Mobile security is a complex topic, and there is no silver bullet. This is true of security in general and mobile is no different, says Ojas Rege, Vice President Strategy at MobileIron, one of the leading MDM software mentioned in the above researches. The challenge many organizations face is that they compromise user experience in the name of security. For mobile, that’s the kiss of death, because users will not accept a compromised experience.

The key is to divide the problem into two: reducing the risk of data loss from well-intentioned users and reducing the risk of malicious attack, continue Rege. The former is, for example, giving users a compelling but secure way to share files instead of using consumer-grade services such as DropBox. The latter is what these researches are really about. MDM is important as a baseline but a full security program is going to require a great deal of education as well. “Jailbreak/rooting is a cat and mouse game”, according to Rege. The reality is that these devices will always have personal use – no matter who owns them – so the chances of malicious software making its way into device are high. The level of sandbox security built into the core OS is a key determiner of what other protections might be needed and what the resulting risk might actually be.

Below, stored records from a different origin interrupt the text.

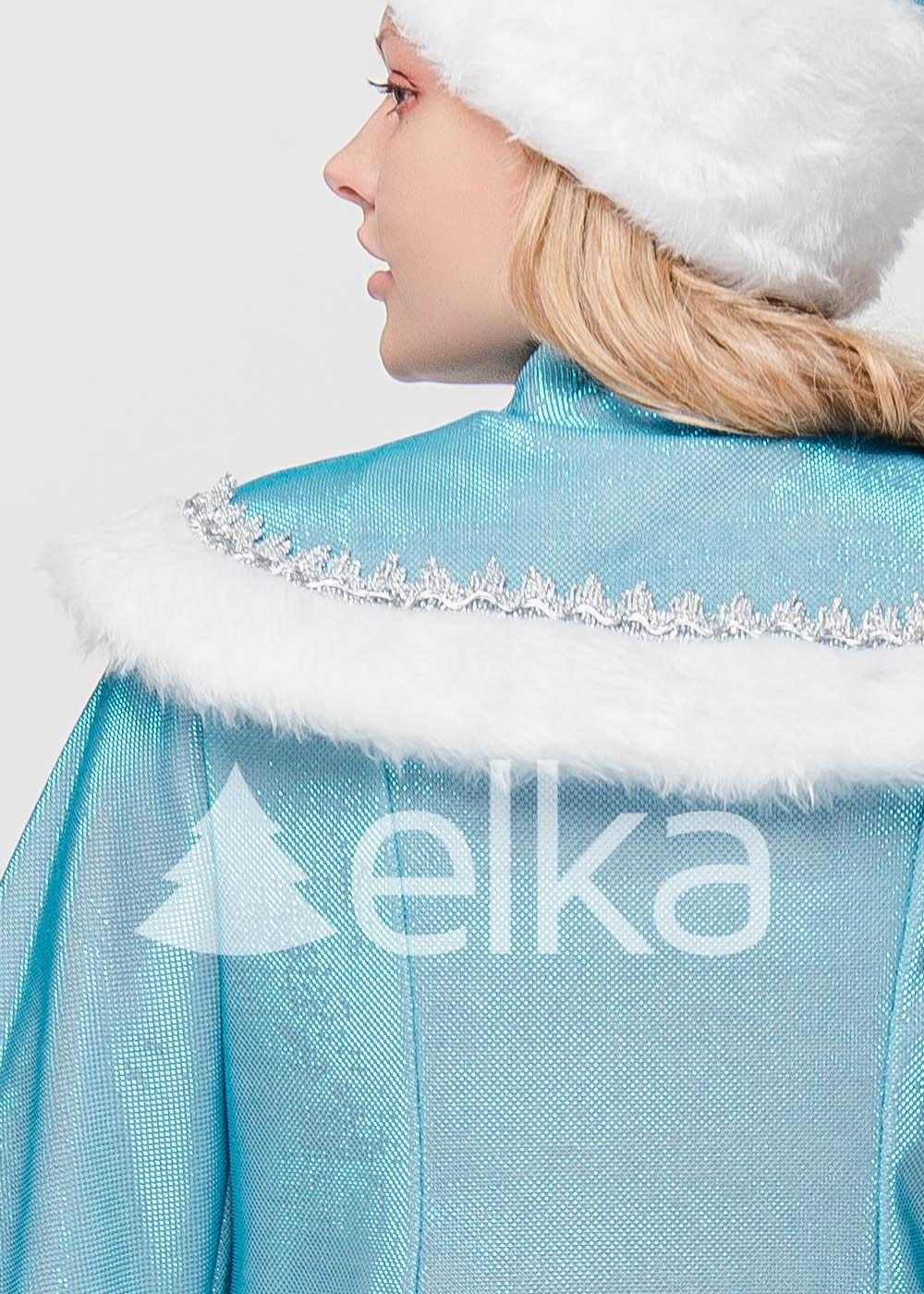 Костюм Снегурочки Селена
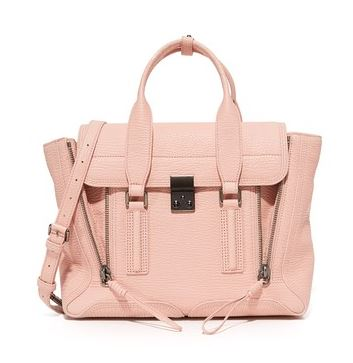 Pink Pashli satchel by Philip Lim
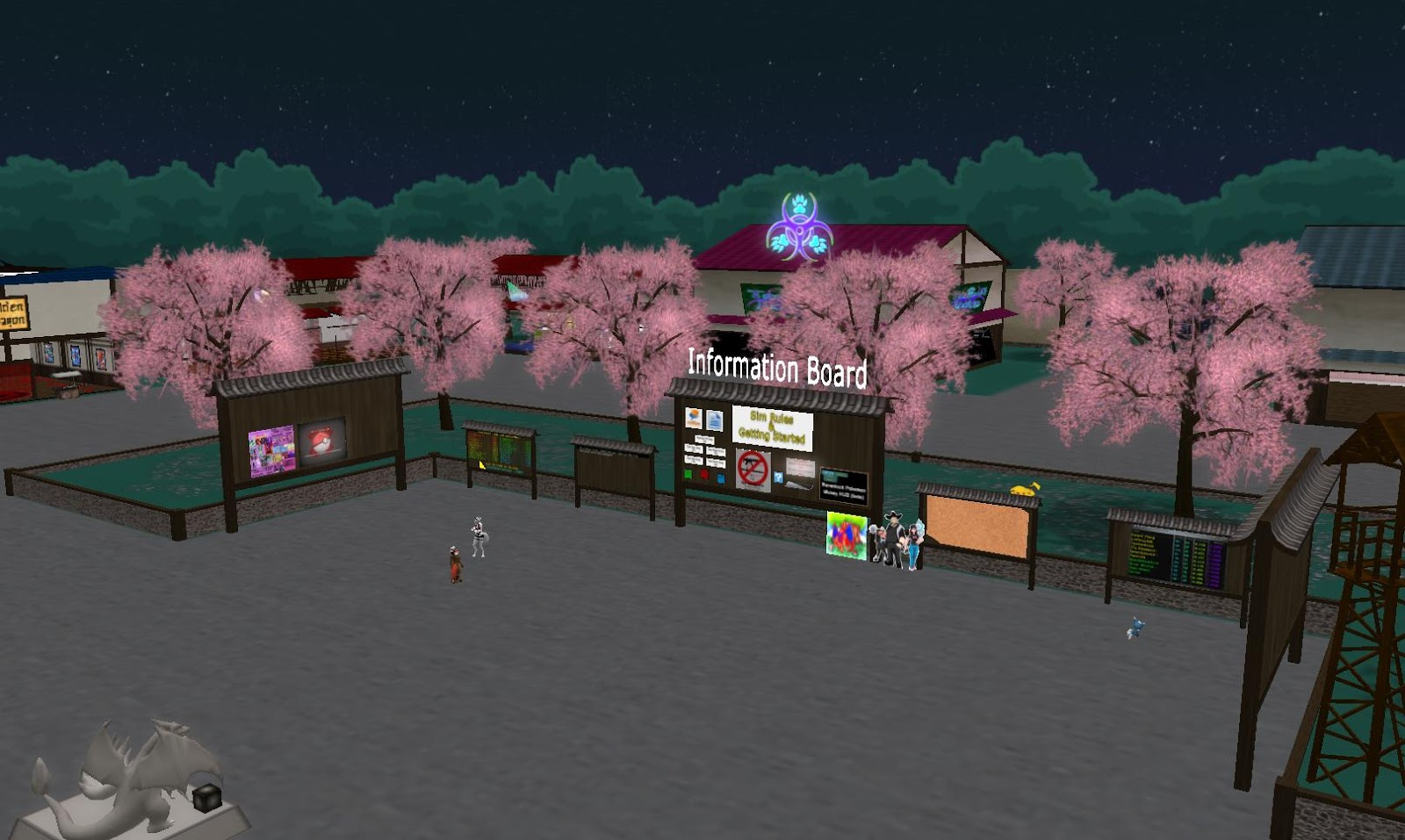 Second Life Newser Coming Soon Pokemon Sim In Second Life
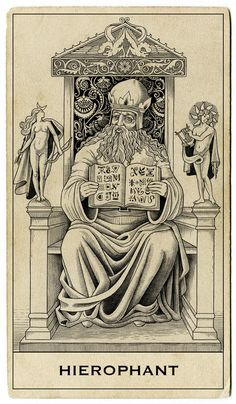 The origins of the Tarot are surrounded with myth and lore. The Tarot has been thought to come from places like India, Egypt, China and Morocco. Others say the Tarot was brought to us fr Hopeless Fountain Kingdom, The Hierophant, Esoteric Art, Tarot Major Arcana, Occult Art, Tarot Readers, Book Of Shadows, Tarot Decks, Mystery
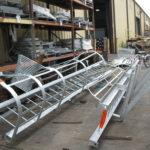 Ladder platforms (2)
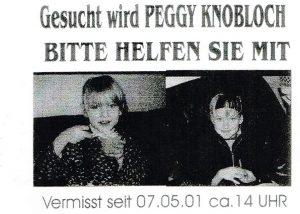 Plakat Peggy (2)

The point about MDM not offering absolute security is a bit cavalier, according to David Lingenfelter, Information Security Officer at Fiberlink, another leading MDM product mentioned in the Lacoon research. Anybody in the security community who is touting or expecting absolute security has missed the point. Cybercriminals only have to be right once. While targeted attacks are definitely a reality, containers are designed for more than just stopping a targeted attack. They help with data leak prevention, blocking users from “accidentally” distributing corporate information through their personal apps.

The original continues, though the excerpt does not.